Com camisa de protesto, artista é impedida de cantar hino na NBA
É tradicional na abertura dos jogos da NBA entretenimento que contém a performance de artistas exaltando o hino nacional americano. Nesta quarta-feira, na estreia do Philadelphia 76ers contra o Oklahoma City Thunder, a tradição teve polêmicas nos bastidores. A cantora Sevyn Streeter foi impedida de se apresentar e cantar o hino nacional americano vestindo uma blusa com a mensagem “We Matter” – nos importamos -, slogan de protesto em alusão à violência policial contra negros e minorias nos Estados Unidos. O impedimento partiu dos “Sixers”.
- Minutos antes de entrarmos, a organização me disse que eu não podia usar a minha camisa para cantar o hino nacional.
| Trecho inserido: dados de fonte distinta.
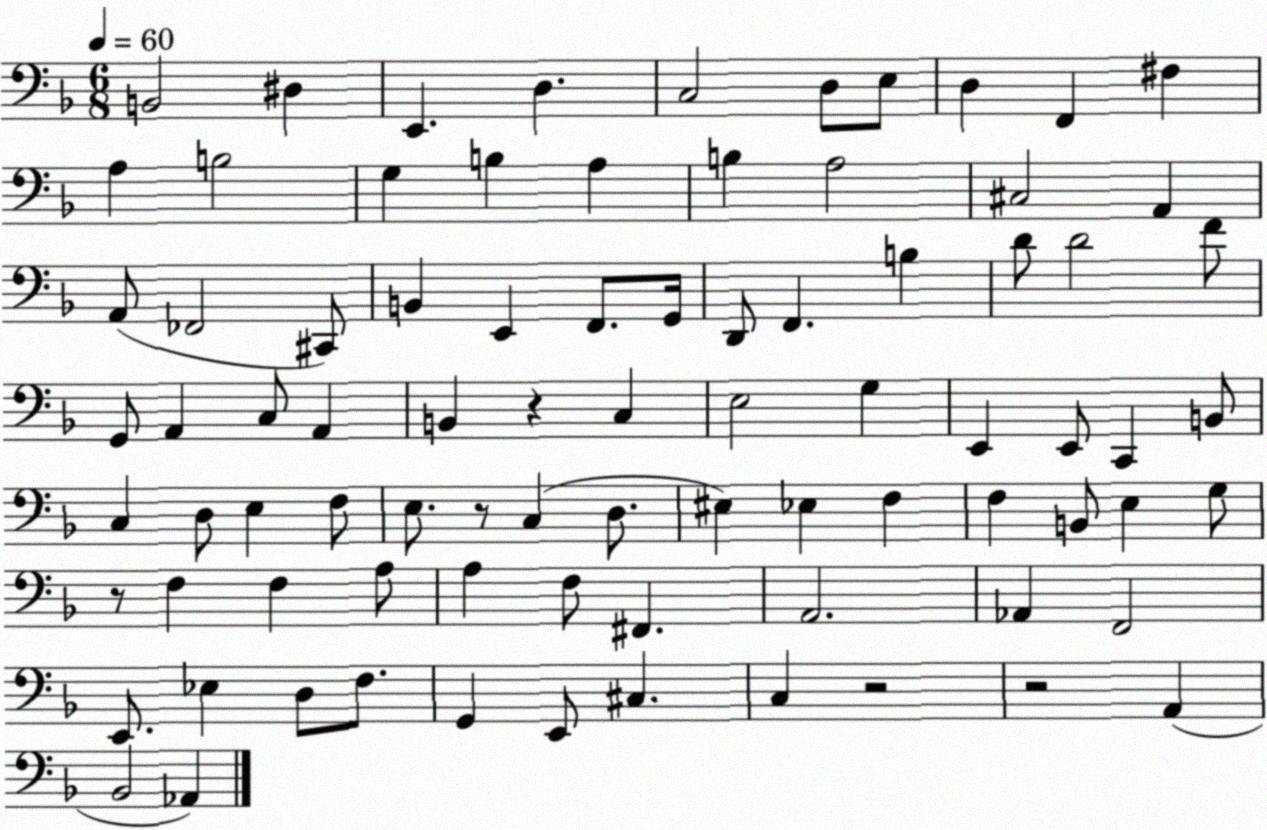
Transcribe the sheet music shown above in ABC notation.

X:1
T:Untitled
M:6/8
L:1/4
K:F
B,,2 ^D, E,, D, C,2 D,/2 E,/2 D, F,, ^F, A, B,2 G, B, A, B, A,2 ^C,2 A,, A,,/2 _F,,2 ^C,,/2 B,, E,, F,,/2 G,,/4 D,,/2 F,, B, D/2 D2 F/2 G,,/2 A,, C,/2 A,, B,, z C, E,2 G, E,, E,,/2 C,, B,,/2 C, D,/2 E, F,/2 E,/2 z/2 C, D,/2 ^E, _E, F, F, B,,/2 E, G,/2 z/2 F, F, A,/2 A, F,/2 ^F,, A,,2 _A,, F,,2 E,,/2 _E, D,/2 F,/2 G,, E,,/2 ^C, C, z2 z2 A,, _B,,2 _A,,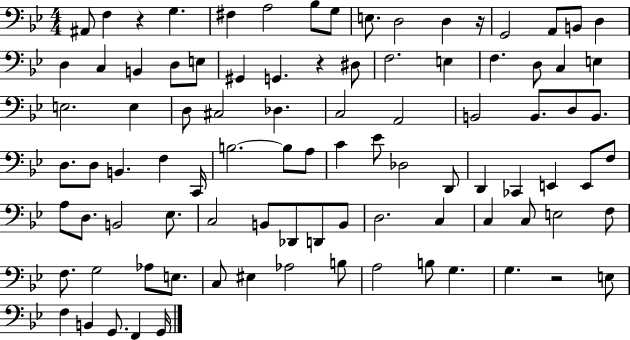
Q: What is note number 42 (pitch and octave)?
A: B2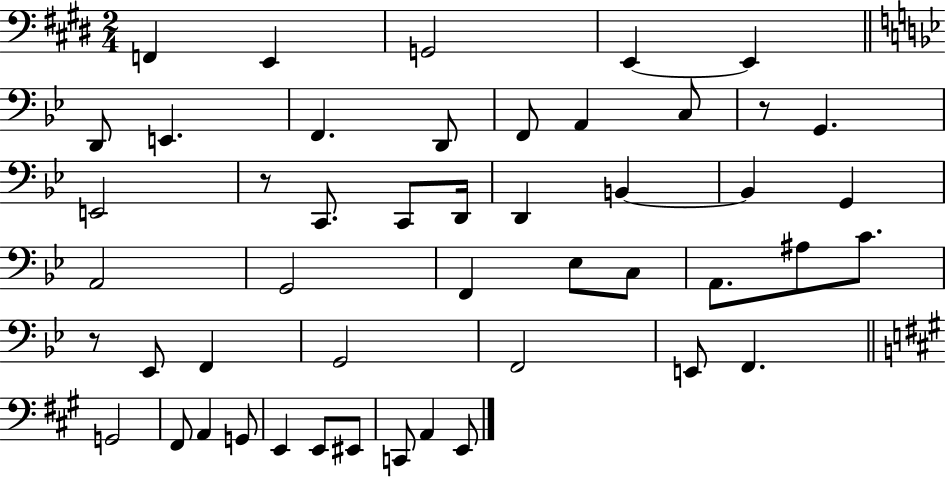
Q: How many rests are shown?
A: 3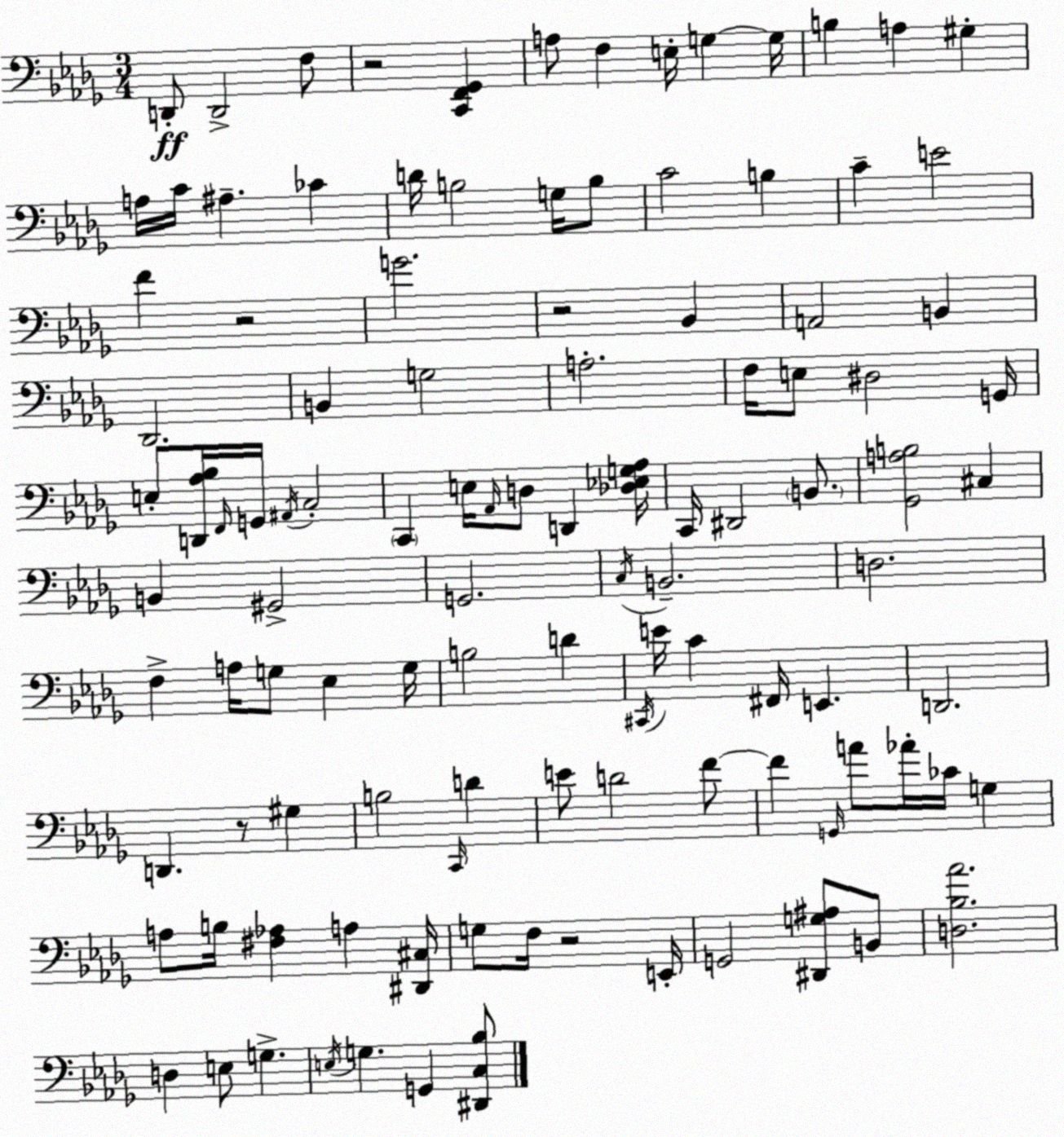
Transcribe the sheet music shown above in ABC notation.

X:1
T:Untitled
M:3/4
L:1/4
K:Bbm
D,,/2 D,,2 F,/2 z2 [C,,F,,_G,,] A,/2 F, E,/4 G, G,/4 B, A, ^G, A,/4 C/4 ^A, _C D/4 B,2 G,/4 B,/2 C2 B, C E2 F z2 G2 z2 _B,, A,,2 B,, _D,,2 B,, G,2 A,2 F,/4 E,/2 ^D,2 G,,/4 E,/2 [D,,_A,_B,]/4 F,,/4 G,,/4 ^A,,/4 C,2 C,, E,/4 _A,,/4 D,/2 D,, [_D,_E,G,_A,]/4 C,,/4 ^D,,2 B,,/2 [_G,,A,B,]2 ^C, B,, ^G,,2 G,,2 C,/4 B,,2 D,2 F, A,/4 G,/2 _E, G,/4 B,2 D ^C,,/4 E/4 C ^F,,/4 E,, D,,2 D,, z/2 ^G, B,2 C,,/4 D E/2 D2 F/2 F G,,/4 A/2 _A/4 _C/4 G, A,/2 B,/4 [^F,_A,] A, [^D,,^C,]/4 G,/2 F,/4 z2 E,,/4 G,,2 [^D,,G,^A,]/2 B,,/2 [D,_B,_A]2 D, E,/2 G, E,/4 G, G,, [^D,,C,_B,]/2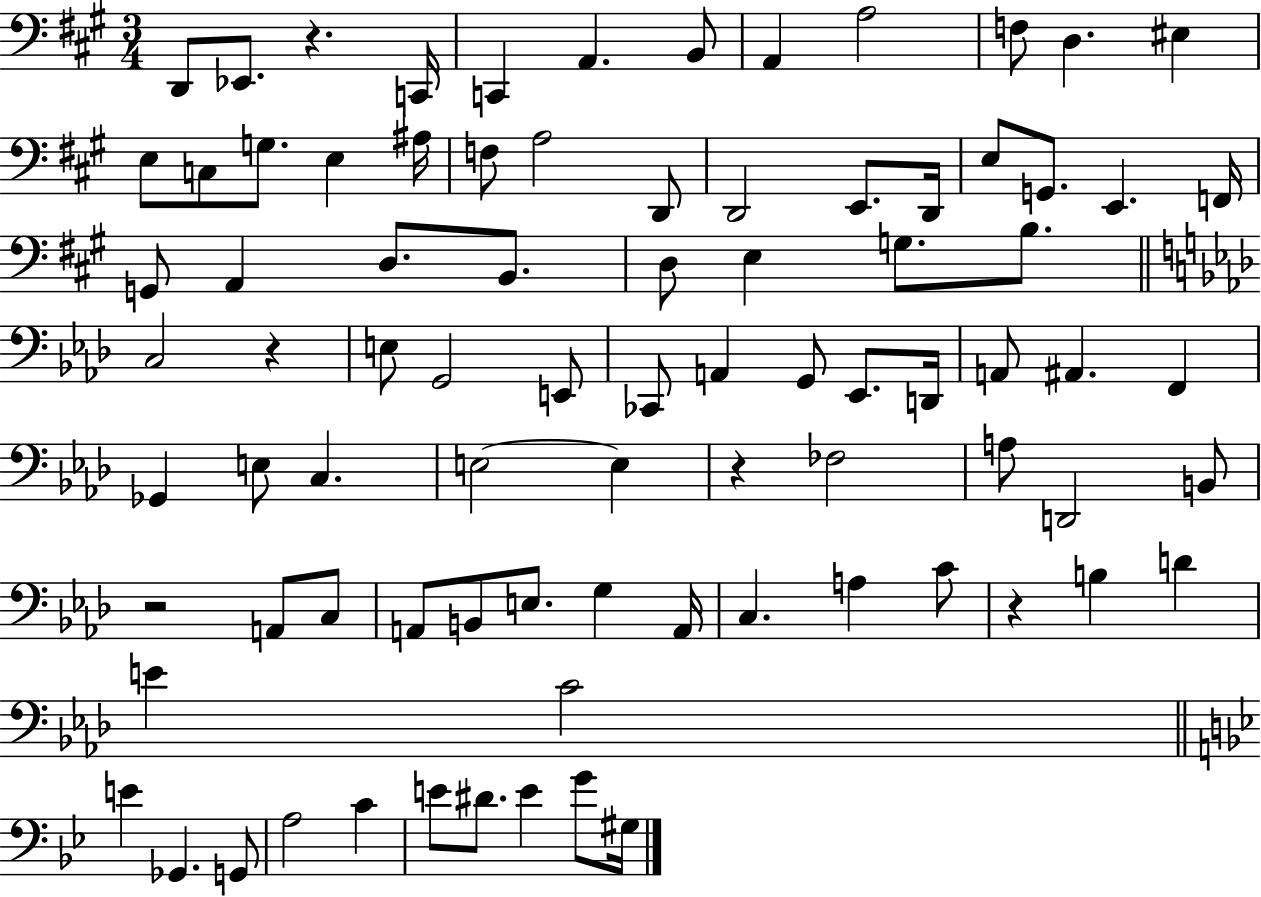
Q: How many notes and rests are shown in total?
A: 84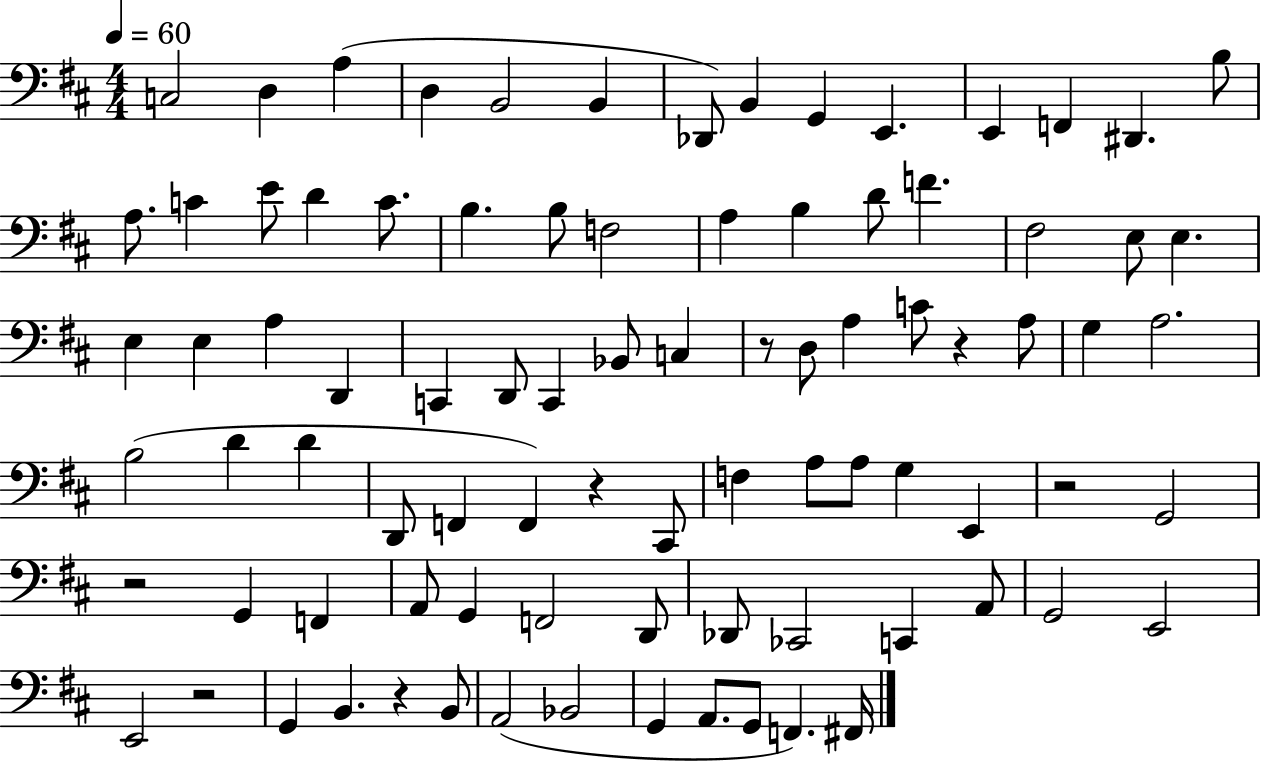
X:1
T:Untitled
M:4/4
L:1/4
K:D
C,2 D, A, D, B,,2 B,, _D,,/2 B,, G,, E,, E,, F,, ^D,, B,/2 A,/2 C E/2 D C/2 B, B,/2 F,2 A, B, D/2 F ^F,2 E,/2 E, E, E, A, D,, C,, D,,/2 C,, _B,,/2 C, z/2 D,/2 A, C/2 z A,/2 G, A,2 B,2 D D D,,/2 F,, F,, z ^C,,/2 F, A,/2 A,/2 G, E,, z2 G,,2 z2 G,, F,, A,,/2 G,, F,,2 D,,/2 _D,,/2 _C,,2 C,, A,,/2 G,,2 E,,2 E,,2 z2 G,, B,, z B,,/2 A,,2 _B,,2 G,, A,,/2 G,,/2 F,, ^F,,/4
Eu nunca recebi qualquer tipo de código de vestimenta. Nunca foi solicitado com antecedência para mostrar o meu guarda-roupa – falou Streeter em tom de ironia.
No entanto, a direção do Sixers, em nota, se recusou a explicar o porquê do cancelamento e foi genérica.
"A organização Philadelphia 76ers incentiva ações significativas para impulsionar a mudança social. Nós usamos nossos jogos para unir as pessoas, para construir a confiança e fortalecer nossas comunidades. À medida que avançamos a partir de gestos simbólicos para a ação, vamos continuar a alavancar nossa plataforma para impactar positivamente a nossa comunidade – dizia o comunicado. De última hora, uma dançarina da equipe do Philadelphia foi convocada para executar o hino.
A questão do hino tem sido um tema importante no esporte nos últimos meses, começando com a decisão do jogador de futebol americano Colin Kaepernick, do San Francisco 49ers, de se ausentar enquanto ele é reproduzido. Kaepernick cita a injustiça racial e a brutalidade policial entre as razões para o seu protesto, e atletas de vários esportes - em muitos níveis, desde a juventude até o profissional - têm seguido a conduta.